**Data to use:**
## Start
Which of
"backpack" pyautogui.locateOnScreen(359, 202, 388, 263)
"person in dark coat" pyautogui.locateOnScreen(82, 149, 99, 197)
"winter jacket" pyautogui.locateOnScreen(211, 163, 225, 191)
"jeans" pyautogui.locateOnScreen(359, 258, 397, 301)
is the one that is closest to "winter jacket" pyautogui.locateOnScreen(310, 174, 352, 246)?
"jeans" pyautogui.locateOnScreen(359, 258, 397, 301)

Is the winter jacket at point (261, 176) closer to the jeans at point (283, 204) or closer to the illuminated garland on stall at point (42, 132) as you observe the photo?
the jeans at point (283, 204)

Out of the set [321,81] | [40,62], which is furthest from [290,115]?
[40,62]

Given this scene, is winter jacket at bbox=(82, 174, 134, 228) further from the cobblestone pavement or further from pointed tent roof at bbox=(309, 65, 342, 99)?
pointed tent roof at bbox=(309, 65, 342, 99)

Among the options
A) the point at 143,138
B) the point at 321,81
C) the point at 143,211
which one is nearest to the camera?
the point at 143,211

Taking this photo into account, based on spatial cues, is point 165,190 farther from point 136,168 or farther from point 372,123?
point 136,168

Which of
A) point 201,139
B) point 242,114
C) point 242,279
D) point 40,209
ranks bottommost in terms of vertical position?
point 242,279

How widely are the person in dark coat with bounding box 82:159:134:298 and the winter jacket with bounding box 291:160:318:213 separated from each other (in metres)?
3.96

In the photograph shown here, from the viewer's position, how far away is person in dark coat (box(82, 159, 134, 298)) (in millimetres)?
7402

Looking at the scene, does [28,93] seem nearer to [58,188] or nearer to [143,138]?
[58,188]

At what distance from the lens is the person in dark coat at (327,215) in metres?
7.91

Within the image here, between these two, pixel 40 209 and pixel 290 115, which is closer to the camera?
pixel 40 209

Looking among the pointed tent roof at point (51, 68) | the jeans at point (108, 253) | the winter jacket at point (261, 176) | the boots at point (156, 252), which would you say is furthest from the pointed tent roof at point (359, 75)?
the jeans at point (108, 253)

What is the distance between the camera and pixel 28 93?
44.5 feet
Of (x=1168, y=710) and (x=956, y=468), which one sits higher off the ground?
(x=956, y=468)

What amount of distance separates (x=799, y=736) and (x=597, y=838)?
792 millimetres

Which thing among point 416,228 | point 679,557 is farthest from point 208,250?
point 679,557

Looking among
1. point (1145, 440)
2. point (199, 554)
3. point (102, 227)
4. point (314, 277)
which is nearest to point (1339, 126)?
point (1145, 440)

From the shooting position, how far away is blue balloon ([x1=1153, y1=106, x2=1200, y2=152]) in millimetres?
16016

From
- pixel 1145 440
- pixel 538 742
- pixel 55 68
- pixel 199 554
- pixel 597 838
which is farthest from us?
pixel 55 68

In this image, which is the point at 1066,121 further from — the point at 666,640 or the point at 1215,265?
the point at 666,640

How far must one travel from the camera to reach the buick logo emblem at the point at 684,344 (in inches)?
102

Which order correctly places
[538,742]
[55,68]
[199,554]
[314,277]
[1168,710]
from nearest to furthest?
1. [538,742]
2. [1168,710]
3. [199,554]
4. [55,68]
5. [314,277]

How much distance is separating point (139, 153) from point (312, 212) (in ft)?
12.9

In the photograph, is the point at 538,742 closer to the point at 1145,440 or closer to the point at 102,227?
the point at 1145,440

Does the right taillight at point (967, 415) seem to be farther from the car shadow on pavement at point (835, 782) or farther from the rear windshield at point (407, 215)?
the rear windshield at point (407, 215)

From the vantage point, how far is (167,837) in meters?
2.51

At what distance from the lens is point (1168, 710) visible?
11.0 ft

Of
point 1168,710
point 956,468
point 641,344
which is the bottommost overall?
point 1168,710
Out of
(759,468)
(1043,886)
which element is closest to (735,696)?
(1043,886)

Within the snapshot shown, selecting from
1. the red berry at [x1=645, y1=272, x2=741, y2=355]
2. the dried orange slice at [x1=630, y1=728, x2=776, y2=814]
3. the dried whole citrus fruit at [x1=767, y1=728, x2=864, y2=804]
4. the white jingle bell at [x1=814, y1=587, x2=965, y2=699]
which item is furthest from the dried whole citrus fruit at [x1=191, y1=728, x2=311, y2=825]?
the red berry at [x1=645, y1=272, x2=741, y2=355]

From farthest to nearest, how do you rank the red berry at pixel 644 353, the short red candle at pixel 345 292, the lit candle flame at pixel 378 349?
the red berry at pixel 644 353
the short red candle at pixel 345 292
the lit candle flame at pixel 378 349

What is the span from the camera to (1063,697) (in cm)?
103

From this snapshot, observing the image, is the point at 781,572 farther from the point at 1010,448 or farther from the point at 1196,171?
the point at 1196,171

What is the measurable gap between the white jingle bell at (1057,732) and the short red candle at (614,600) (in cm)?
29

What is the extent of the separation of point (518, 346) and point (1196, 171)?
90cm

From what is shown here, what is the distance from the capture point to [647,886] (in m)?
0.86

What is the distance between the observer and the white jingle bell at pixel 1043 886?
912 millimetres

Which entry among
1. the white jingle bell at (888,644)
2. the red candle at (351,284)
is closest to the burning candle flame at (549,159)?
## End
**Task prompt:** Revise the records above so that "person in dark coat" becomes "person in black coat" wherever it occurs. Leave every other word unchanged.

**Written reply:**
Which of
"backpack" pyautogui.locateOnScreen(359, 202, 388, 263)
"person in black coat" pyautogui.locateOnScreen(82, 149, 99, 197)
"winter jacket" pyautogui.locateOnScreen(211, 163, 225, 191)
"jeans" pyautogui.locateOnScreen(359, 258, 397, 301)
is the one that is closest to "winter jacket" pyautogui.locateOnScreen(310, 174, 352, 246)?
"jeans" pyautogui.locateOnScreen(359, 258, 397, 301)

Is the winter jacket at point (261, 176) closer to the jeans at point (283, 204) or closer to the illuminated garland on stall at point (42, 132) as you observe the photo?
the jeans at point (283, 204)

Out of the set [321,81] | [40,62], which is furthest from [290,115]?
[40,62]

Given this scene, is winter jacket at bbox=(82, 174, 134, 228) further from the cobblestone pavement or further from pointed tent roof at bbox=(309, 65, 342, 99)?
pointed tent roof at bbox=(309, 65, 342, 99)

Among the options
A) the point at 143,138
B) the point at 321,81
C) the point at 143,211
which one is nearest to the camera?
the point at 143,211

Taking this photo into account, based on spatial cues, is point 165,190 farther from point 136,168 or farther from point 372,123?
point 136,168

Which of
A) point 201,139
B) point 242,114
C) point 242,279
D) point 40,209
ranks bottommost in terms of vertical position?
point 242,279

How widely are the person in black coat with bounding box 82:159:134:298 and the winter jacket with bounding box 291:160:318:213 separated from each other (in metres)?
3.96

In the photograph shown here, from the viewer's position, how far away is person in black coat (box(82, 159, 134, 298)) (in millimetres)?
7402

Looking at the scene, does [28,93] seem nearer to [58,188] or nearer to [143,138]?
[58,188]

At what distance from the lens is the person in black coat at (327,215) in metres?
7.91

Within the image here, between these two, pixel 40 209 and pixel 290 115, which is closer to the camera?
pixel 40 209

Looking among the pointed tent roof at point (51, 68) | the jeans at point (108, 253) | the winter jacket at point (261, 176) | the boots at point (156, 252), which would you say is furthest from the pointed tent roof at point (359, 75)?
the jeans at point (108, 253)

What is the distance between the camera and pixel 28 93?
44.5 feet
Of (x=1168, y=710) and (x=956, y=468), which one sits higher off the ground?
(x=956, y=468)

What amount of distance separates (x=799, y=736) and (x=597, y=838)?
792 millimetres

Which thing among point 416,228 | point 679,557 is farthest from point 208,250?
point 679,557

Looking among
1. point (1145, 440)
2. point (199, 554)
3. point (102, 227)
4. point (314, 277)
which is nearest to point (1339, 126)?
point (1145, 440)

From the shooting position, how far away is blue balloon ([x1=1153, y1=106, x2=1200, y2=152]) in millimetres?
16016

From
- pixel 1145 440
- pixel 538 742
- pixel 55 68
- pixel 199 554
- pixel 597 838
which is farthest from us?
pixel 55 68

In this image, which is the point at 1066,121 further from — the point at 666,640 or the point at 1215,265?
the point at 666,640

How far must one travel from the camera to reach the buick logo emblem at the point at 684,344 (in inches)?
102

Which order correctly places
[538,742]
[55,68]
[199,554]
[314,277]
[1168,710]
from nearest to furthest?
1. [538,742]
2. [1168,710]
3. [199,554]
4. [55,68]
5. [314,277]

How much distance is separating point (139, 153) from point (312, 212) (in ft)?
12.9

In the photograph, is the point at 538,742 closer to the point at 1145,440 or closer to the point at 102,227?
the point at 1145,440

Does the right taillight at point (967, 415) seem to be farther from the car shadow on pavement at point (835, 782) or farther from the rear windshield at point (407, 215)?
the rear windshield at point (407, 215)

From the vantage point, how far is (167,837) in meters?
2.51

At what distance from the lens is point (1168, 710) visible?
11.0 ft

Of
point 1168,710
point 956,468
point 641,344
which is the bottommost overall?
point 1168,710
Out of
(759,468)
(1043,886)
which element is closest to (735,696)?
(1043,886)

Within the snapshot shown, selecting from
1. the red berry at [x1=645, y1=272, x2=741, y2=355]
2. the dried orange slice at [x1=630, y1=728, x2=776, y2=814]
3. the dried whole citrus fruit at [x1=767, y1=728, x2=864, y2=804]
4. the white jingle bell at [x1=814, y1=587, x2=965, y2=699]
which item is furthest from the dried whole citrus fruit at [x1=191, y1=728, x2=311, y2=825]?
the red berry at [x1=645, y1=272, x2=741, y2=355]

From farthest to nearest, how do you rank the red berry at pixel 644 353, the short red candle at pixel 345 292, the lit candle flame at pixel 378 349?
the red berry at pixel 644 353
the short red candle at pixel 345 292
the lit candle flame at pixel 378 349

What is the span from the camera to (1063,697) (in cm)?
103

From this snapshot, observing the image, is the point at 781,572 farther from the point at 1010,448 or farther from the point at 1196,171?
the point at 1196,171

What is the measurable gap between the white jingle bell at (1057,732) and the short red candle at (614,600) (in cm)?
29

What is the extent of the separation of point (518, 346) and point (1196, 171)?
90cm

From what is shown here, what is the distance from the capture point to [647,886] (in m)?
0.86

What is the distance between the observer and the white jingle bell at pixel 1043 886?
912 millimetres

Which entry among
1. the white jingle bell at (888,644)
2. the red candle at (351,284)
is closest to the burning candle flame at (549,159)?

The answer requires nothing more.